It was just a little country grocery store but, in some ways,
a microcosm of a part of America—more Cannery
Row than Peyton Place or Revolutionary Road.
It sat beside a state highway that connected the City of Pine
Bluff to lower Arkansas (L.A.) and had maybe a tenth of the traffic that uses
that road today. It had enough traffic to support the store, though, and the
store made enough money to support a family: ours.
The building could be seen from a mile away, as a motorist
crossed Bayou Bartholomew, the longest bayou in the world, to be immortalized
later by guitar wizard Steve Davison.
A strange cast of characters met there each morning, along
with the sporadic customers. My father would open before daylight to catch
those going to work. He closed late in the afternoon, often putting in 14-hour
days during the long days of cotton chopping and picking. We all helped, at
various times.
The regular crew would gather around a pot-bellied stove at
the rear of the store somewhere around mid-morning, after the traffic slowed.
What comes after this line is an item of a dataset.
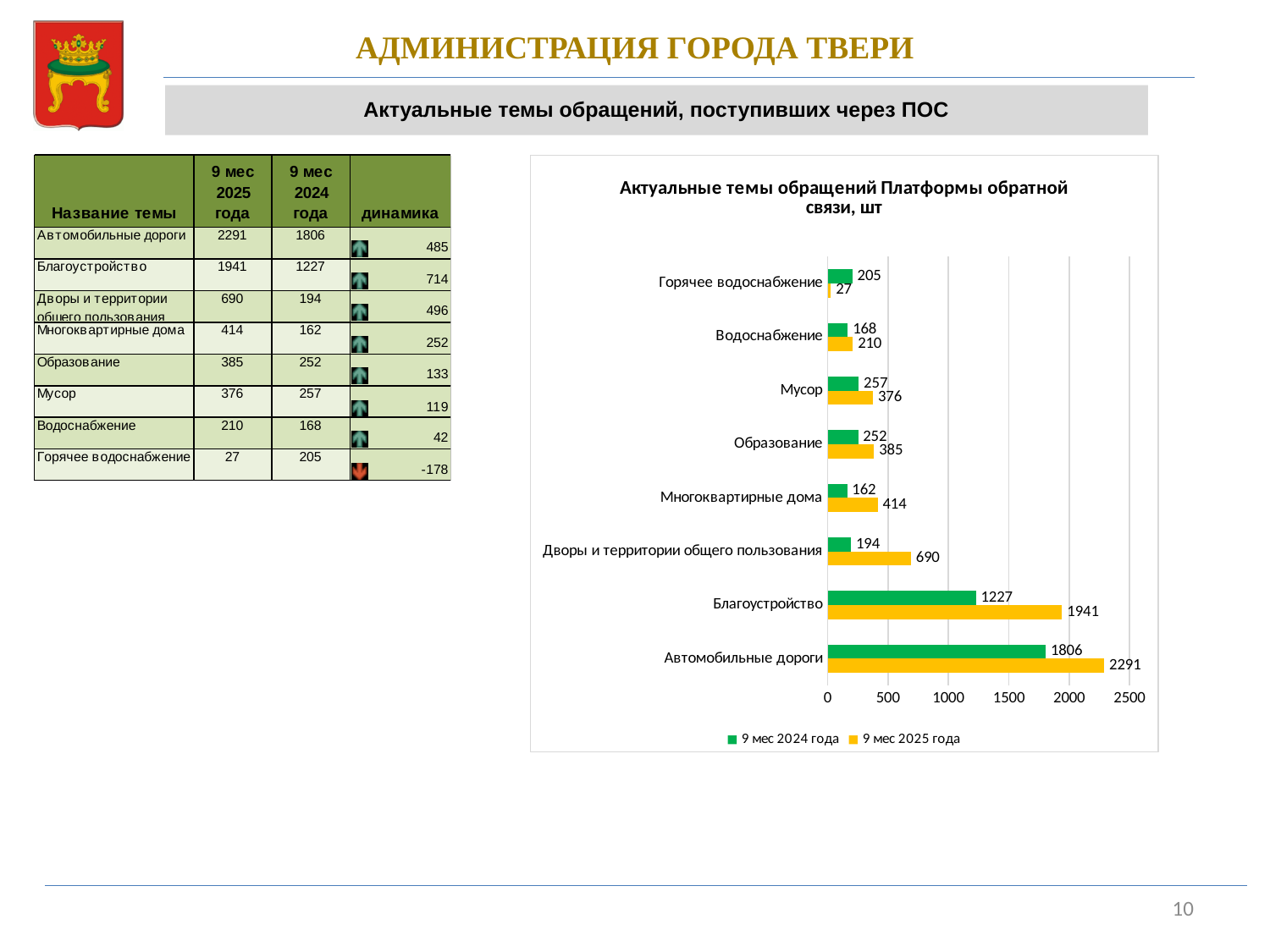
Which category has the highest value in the 9 мес 2025 года series? Автомобильные дороги For Водоснабжение, which series has the larger value: 9 мес 2024 года or 9 мес 2025 года? 9 мес 2025 года What is the value for Горячее водоснабжение in the 9 мес 2025 года series? 27 What is the title of the chart? Актуальные темы обращений Платформы обратной связи, шт What is the difference between the 9 мес 2025 года and 9 мес 2024 года values for Дворы и территории общего пользования? 496 How many series does the legend list? 2 What kind of chart is shown on the slide? bar chart Is the 9 мес 2025 года value for Благоустройство greater or less than 1500? greater How many categories are shown on the chart? 8 What is the value for Автомобильные дороги in the 9 мес 2025 года series? 2291 What is the value for Благоустройство in the 9 мес 2024 года series? 1227 Which category has the lowest value in the 9 мес 2025 года series? Горячее водоснабжение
Sol, a master “body man” would quit sanding a car next door and wander over for
a bottle of “Sweet Lucy,” i.e. Garrett snuff. Then came Sam the Bread Man. He
would fill the rack and settle in for a break. Sam had been a teacher once. He
couldn’t feed his family on the wages of a teacher, but he could still quote
long sections of William Cullen Bryant’s Thanatopsis.
He would if you asked him to.
Various salesmen and retirees made up the rest of the crowd,
along with a few souls that were chronically allergic to work. Those included a
man named Elmer, who had tried every known type of employment a rural life
could offer, even preaching. When asked why he quit that job, he said, “Well, to
tell the truth, I liked it. Didn’t have to work too hard. Got to visit all the
women whenever I wanted. Felt good about spreading the Gospel. But, to tell the
truth, the son of a bitches just wouldn’t pay me.”
That was a sample of the type humor that could break up the
place.
My daddy ruled the store. My mother ruled my daddy. So, the
crowd behaved, mostly. Since our house connected onto the store, only a screen
door stood between our kitchen and the back of the store. Often, my mother
would stop her ironing and cock an ear when the voices up front lowered to a
low murmur. “They’re telling jokes,” she would say. Usually, she would allow
them one or two, but would then start stirring around, making noises to signal
that things were getting out of hand, and the boys might better behave.
They would, for they all feared her above anything.
During deer season, they had a special tradition. Daddy
would put a big pot of seasoned water on the wood stove and everyone would
bring something to put in it. There was little planning involved, so the
results varied, but they always declared their deer-meat stew the best ever
made, as long as my mother would furnish the corn bread. I can still smell
those days if I try.
The store is gone now, “supermarketed” out long ago. None of
the crowd is still alive, just a memory of Sol taking his first dip of the day,
Sam quoting poetry, or maybe the way a certain man talked when describing a
legendary coon dog. There is nothing left at that spot but those memories. Even
the old building fell when they widened the highway.
I like to think though, when winter comes and men head for the
“deer woods,” that there is some little white building somewhere, maybe high in
the Arkansas Ozark mountains, where a bunch of men are seated around a wood stove
on empty nail kegs, cooking a stew and telling jokes in a low voice so no one
can hear. America would be better off for it.